_THE TASK_
Give back exactly the lines of the entries below from the line with "object boxes (frame 3" to the line with "family: Otididae", inclusive, and only those.
====== RECORDED INFORMATION
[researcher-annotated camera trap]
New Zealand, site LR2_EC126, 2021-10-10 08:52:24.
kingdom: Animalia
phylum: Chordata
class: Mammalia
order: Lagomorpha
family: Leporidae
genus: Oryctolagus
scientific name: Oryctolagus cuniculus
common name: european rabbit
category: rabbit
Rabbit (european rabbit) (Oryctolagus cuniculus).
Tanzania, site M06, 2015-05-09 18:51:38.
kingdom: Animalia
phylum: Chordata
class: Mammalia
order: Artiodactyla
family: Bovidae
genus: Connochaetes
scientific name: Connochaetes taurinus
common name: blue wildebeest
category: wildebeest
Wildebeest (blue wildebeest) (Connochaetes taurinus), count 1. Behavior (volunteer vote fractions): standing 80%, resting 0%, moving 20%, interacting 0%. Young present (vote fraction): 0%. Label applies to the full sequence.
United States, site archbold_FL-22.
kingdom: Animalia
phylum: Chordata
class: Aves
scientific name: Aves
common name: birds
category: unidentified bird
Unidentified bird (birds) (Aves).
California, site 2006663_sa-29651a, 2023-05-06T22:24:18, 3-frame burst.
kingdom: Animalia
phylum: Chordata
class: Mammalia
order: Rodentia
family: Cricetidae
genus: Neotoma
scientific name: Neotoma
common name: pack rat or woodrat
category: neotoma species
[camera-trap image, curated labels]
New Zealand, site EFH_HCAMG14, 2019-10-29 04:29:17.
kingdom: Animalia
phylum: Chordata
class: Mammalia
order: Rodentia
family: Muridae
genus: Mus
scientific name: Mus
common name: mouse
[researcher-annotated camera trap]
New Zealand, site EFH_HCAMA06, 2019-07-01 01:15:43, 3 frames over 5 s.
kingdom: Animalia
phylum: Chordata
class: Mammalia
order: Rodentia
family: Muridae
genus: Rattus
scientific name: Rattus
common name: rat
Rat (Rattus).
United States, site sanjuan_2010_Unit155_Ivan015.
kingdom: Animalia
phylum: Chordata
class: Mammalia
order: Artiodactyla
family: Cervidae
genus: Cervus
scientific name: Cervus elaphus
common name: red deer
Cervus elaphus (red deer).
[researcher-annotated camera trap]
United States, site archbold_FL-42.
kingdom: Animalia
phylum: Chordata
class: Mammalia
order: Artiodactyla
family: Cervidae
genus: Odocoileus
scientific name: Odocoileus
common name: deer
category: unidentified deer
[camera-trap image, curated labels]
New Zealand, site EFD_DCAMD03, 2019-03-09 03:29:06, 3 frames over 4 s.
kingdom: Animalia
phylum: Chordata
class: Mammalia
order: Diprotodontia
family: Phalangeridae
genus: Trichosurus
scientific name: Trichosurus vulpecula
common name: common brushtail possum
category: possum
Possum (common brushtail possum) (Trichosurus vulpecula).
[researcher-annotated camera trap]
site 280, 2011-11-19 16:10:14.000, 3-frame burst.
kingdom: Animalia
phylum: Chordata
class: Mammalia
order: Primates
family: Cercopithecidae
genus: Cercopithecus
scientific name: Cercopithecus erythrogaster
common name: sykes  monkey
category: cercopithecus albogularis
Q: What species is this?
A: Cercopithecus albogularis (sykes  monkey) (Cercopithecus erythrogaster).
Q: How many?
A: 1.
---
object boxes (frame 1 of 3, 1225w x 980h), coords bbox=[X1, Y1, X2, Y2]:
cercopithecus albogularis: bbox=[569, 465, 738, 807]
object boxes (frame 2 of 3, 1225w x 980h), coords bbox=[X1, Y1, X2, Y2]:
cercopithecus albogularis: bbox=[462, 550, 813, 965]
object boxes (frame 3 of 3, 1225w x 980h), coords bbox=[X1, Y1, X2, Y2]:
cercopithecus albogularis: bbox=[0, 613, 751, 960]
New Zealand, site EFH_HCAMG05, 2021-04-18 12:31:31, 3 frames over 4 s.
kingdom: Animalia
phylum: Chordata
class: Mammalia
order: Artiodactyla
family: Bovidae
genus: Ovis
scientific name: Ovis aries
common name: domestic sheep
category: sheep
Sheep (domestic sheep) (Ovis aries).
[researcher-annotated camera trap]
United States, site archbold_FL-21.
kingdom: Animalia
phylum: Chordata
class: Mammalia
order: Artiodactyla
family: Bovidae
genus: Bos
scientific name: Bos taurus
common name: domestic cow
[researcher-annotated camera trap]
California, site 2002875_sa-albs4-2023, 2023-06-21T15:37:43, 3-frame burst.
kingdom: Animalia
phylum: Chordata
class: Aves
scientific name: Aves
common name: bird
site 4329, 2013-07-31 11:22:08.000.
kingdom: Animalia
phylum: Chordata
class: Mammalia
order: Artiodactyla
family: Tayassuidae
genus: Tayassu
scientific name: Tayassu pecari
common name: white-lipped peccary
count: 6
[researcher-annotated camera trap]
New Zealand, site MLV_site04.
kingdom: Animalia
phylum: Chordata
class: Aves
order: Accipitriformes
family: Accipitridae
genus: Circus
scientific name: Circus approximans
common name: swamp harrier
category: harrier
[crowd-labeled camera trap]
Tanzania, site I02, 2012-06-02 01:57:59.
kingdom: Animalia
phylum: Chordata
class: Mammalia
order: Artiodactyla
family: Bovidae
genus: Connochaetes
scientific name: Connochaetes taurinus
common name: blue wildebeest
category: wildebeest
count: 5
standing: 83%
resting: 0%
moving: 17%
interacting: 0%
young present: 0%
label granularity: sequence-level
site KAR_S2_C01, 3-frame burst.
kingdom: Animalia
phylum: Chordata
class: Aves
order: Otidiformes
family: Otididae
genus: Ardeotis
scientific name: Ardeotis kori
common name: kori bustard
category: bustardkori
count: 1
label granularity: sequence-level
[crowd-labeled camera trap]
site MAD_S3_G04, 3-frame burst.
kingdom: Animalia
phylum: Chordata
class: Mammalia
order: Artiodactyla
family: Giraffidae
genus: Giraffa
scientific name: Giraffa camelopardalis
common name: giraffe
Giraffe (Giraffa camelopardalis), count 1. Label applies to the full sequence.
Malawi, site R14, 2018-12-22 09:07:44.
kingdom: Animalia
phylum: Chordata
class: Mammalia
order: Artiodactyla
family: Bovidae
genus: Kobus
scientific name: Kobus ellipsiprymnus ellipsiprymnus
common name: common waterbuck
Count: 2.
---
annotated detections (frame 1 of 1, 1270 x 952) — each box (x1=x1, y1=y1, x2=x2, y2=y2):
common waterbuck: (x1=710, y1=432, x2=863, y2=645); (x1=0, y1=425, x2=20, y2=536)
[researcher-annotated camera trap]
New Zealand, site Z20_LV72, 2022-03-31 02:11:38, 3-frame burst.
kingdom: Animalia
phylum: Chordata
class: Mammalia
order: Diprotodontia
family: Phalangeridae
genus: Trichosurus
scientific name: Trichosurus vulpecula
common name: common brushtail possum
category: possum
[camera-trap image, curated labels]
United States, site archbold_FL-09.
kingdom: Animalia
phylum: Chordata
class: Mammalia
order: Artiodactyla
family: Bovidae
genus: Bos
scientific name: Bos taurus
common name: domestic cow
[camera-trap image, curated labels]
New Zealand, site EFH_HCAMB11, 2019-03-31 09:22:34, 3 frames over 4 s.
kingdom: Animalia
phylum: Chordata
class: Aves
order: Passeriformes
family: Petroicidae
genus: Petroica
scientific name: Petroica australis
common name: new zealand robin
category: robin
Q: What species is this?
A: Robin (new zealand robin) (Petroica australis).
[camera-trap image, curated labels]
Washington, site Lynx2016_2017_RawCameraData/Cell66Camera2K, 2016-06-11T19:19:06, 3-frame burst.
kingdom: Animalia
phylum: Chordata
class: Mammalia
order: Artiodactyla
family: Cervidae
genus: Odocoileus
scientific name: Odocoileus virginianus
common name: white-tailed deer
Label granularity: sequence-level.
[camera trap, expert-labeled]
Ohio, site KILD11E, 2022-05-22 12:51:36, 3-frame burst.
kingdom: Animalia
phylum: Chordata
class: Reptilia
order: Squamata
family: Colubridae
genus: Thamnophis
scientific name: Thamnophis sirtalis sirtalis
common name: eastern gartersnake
============
_SOLUTION TO THE EXERCISE_
object boxes (frame 3 of 3, 1225w x 980h), coords bbox=[X1, Y1, X2, Y2]:
cercopithecus albogularis: bbox=[0, 613, 751, 960]
New Zealand, site EFH_HCAMG05, 2021-04-18 12:31:31, 3 frames over 4 s.
kingdom: Animalia
phylum: Chordata
class: Mammalia
order: Artiodactyla
family: Bovidae
genus: Ovis
scientific name: Ovis aries
common name: domestic sheep
category: sheep
Sheep (domestic sheep) (Ovis aries).
[researcher-annotated camera trap]
United States, site archbold_FL-21.
kingdom: Animalia
phylum: Chordata
class: Mammalia
order: Artiodactyla
family: Bovidae
genus: Bos
scientific name: Bos taurus
common name: domestic cow
[researcher-annotated camera trap]
California, site 2002875_sa-albs4-2023, 2023-06-21T15:37:43, 3-frame burst.
kingdom: Animalia
phylum: Chordata
class: Aves
scientific name: Aves
common name: bird
site 4329, 2013-07-31 11:22:08.000.
kingdom: Animalia
phylum: Chordata
class: Mammalia
order: Artiodactyla
family: Tayassuidae
genus: Tayassu
scientific name: Tayassu pecari
common name: white-lipped peccary
count: 6
[researcher-annotated camera trap]
New Zealand, site MLV_site04.
kingdom: Animalia
phylum: Chordata
class: Aves
order: Accipitriformes
family: Accipitridae
genus: Circus
scientific name: Circus approximans
common name: swamp harrier
category: harrier
[crowd-labeled camera trap]
Tanzania, site I02, 2012-06-02 01:57:59.
kingdom: Animalia
phylum: Chordata
class: Mammalia
order: Artiodactyla
family: Bovidae
genus: Connochaetes
scientific name: Connochaetes taurinus
common name: blue wildebeest
category: wildebeest
count: 5
standing: 83%
resting: 0%
moving: 17%
interacting: 0%
young present: 0%
label granularity: sequence-level
site KAR_S2_C01, 3-frame burst.
kingdom: Animalia
phylum: Chordata
class: Aves
order: Otidiformes
family: Otididae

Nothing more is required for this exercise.